Les sources anciennes[3] situent le territoire des Madyanites dans le nord‑ouest de l’actuelle Arabie saoudite, autour du Wadi al‑Qurā (Vallée des villages). C’est au cœur de cette région qu’en 2019 des fouilles franco‑saoudiennes[4] ont mis au jour, dans la ville d’Al‑‘Ula (La Sublime), un établissement occupé entre le IIIᵉ et le VIIᵉ siècle. Les dépotoirs domestiques ont livré des os de mouton et de chèvre, mais aucun dromadaire[5], animal pourtant omniprésent dans la région. Des inscriptions nabatéennes portant des noms juifs[6] corroborent l’existence d’une communauté juive installée dans cette vallée. Le site est abandonné au début du VIIᵉ siècle, mais un nouvel établissement est aussitôt construit à proximité. Des inscriptions hébraïques médiévales — distinctes des inscriptions nabatéennes antiques — y témoignent d’une présence juive[7] encore attestée jusqu’au Xᵉ siècle.

[1] La haftara relève du cycle des tlata de‑pouranouta (תלתא דפורענותא), expression araméenne signifiant « les trois réprimandes ». Ce cycle désigne les trois haftarot lues les trois shabbats précédant Ticha be‑Av (Irmyahou 1–2 ; Irmyahou 2–3 ; Yeshayahou 1), indépendamment du contenu de la paracha.
[2] נִקְמַת בְּנֵי־יִשְׂרָאֵל (nikmat bene Israël), « la vengeance des enfants d’Israël ». Au verset suivant (Nombres 31,3), lorsque Moché transmet cet ordre au peuple, l’expression devient נִקְמַת־ה׳ (nikmat Hachem), « la vengeance de l’Éternel ». Rachi explique ce changement : quiconque s’en prend à Israël s’en prend au Saint, béni soit‑Il ; la vengeance d’Israël et celle de Dieu sont indissociables.
[3] Madyan est identifié dans les sources juives — Onkelos (Targoum, IIᵉ siècle) et Flavius Josèphe (Antiquités judaïques, Iᵉʳ siècle) —, dans les sources grecques — Ptolémée (Géographie, IIᵉ siècle) et Strabon (Géographie, Iᵉʳ siècle AEC) — ainsi que dans les sources arabes médiévales — al‑Ya‘qūbī (Kitāb al‑BuldanLivre des pays, IXᵉ siècle), al‑Muqaddasī (Aḥsan al‑TaqāsīmLa meilleure répartition des provinces, Xᵉ siècle) et Yāqūt al‑Ḥamawī (Mu‘jam al‑BuldanDictionnaire des lieux, XIIIᵉ siècle). Toutes situent Madyan dans le nord‑ouest de l’Arabie, autour de Tabouk, du golfe d’Aqaba et du Wadi al‑Qurā, région correspondant à l’actuelle zone d’Al‑‘Ula.

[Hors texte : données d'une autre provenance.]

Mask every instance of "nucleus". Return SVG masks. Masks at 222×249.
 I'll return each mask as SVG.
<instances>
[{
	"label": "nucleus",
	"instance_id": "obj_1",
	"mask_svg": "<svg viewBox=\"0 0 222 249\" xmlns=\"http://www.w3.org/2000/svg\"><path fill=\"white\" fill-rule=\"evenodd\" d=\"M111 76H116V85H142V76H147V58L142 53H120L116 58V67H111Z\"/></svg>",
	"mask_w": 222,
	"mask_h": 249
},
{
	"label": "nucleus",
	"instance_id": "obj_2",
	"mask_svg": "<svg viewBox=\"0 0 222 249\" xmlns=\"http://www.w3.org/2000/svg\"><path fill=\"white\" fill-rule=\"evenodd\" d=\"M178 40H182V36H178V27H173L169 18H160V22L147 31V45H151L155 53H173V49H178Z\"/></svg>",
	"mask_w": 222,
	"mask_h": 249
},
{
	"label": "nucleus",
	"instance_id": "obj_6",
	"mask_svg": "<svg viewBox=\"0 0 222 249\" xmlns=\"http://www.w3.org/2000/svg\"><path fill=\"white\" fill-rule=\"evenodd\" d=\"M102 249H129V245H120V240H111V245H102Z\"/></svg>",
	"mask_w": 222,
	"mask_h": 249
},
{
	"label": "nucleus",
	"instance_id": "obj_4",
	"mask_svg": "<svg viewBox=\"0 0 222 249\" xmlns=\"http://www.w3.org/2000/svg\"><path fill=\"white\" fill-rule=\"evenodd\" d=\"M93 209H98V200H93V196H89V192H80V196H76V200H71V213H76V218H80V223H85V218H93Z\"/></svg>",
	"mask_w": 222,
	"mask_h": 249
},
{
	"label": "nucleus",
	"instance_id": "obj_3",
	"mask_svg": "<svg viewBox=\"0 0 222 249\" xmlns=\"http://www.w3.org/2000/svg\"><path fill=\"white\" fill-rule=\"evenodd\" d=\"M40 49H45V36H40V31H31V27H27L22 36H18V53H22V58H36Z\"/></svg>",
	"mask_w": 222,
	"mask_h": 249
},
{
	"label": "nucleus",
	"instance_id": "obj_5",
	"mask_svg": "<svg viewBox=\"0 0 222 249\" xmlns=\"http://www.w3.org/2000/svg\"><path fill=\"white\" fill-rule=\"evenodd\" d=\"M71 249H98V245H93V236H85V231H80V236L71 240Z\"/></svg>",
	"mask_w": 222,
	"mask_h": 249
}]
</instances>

[4] Fouilles menées par les archéologues Jérôme Rohmer (France) et Abdulrahman Alsuhaibani (Arabie saoudite), en collaboration avec les équipes du CNRS (Centre national de la recherche scientifique), d’AFALULA (Agence française pour le développement d’Al‑‘Ula) et de la RCU (Royal Commission for AlUla). Les résultats ont été publiés dans Arabian Archaeology and Epigraphy, 2025.
[5] Le dromadaire et le chameau sont classés parmi les animaux impurs : Lévitique 11,4 ; Deutéronome 14,7. Leur présence dans la région est massive dès l’Antiquité, mais leur absence dans les dépotoirs d’Al‑‘Ula évoque une pratique alimentaire conforme aux prescriptions bibliques.
[6] Les inscriptions nabatéennes découvertes sur ostraca et blocs architecturaux — écrites de droite à gauche — portent des anthroponymes juifs, tels que ʾnny bn ywsf (ענני בן יוסף, Anani ben Yosef) ou nhmy bn ydy (נחמי בן ידי, Ne‘hami ben Yadi), corroborant les autres indices d’une communauté juive installée dans la vallée du Wadi al‑Qurā.
[7] Les géographes arabes médiévaux — notamment al‑Ya‘qūbī — conservent le souvenir d’une présence juive ancienne dans la région du Wadi al‑Qurā. Les inscriptions hébraïques médiévales, retrouvées sur un site voisin d’Al‑‘Ula et distinctes des inscriptions nabatéennes antiques, attestent une présence juive dans cette région jusqu’au Xe siècle.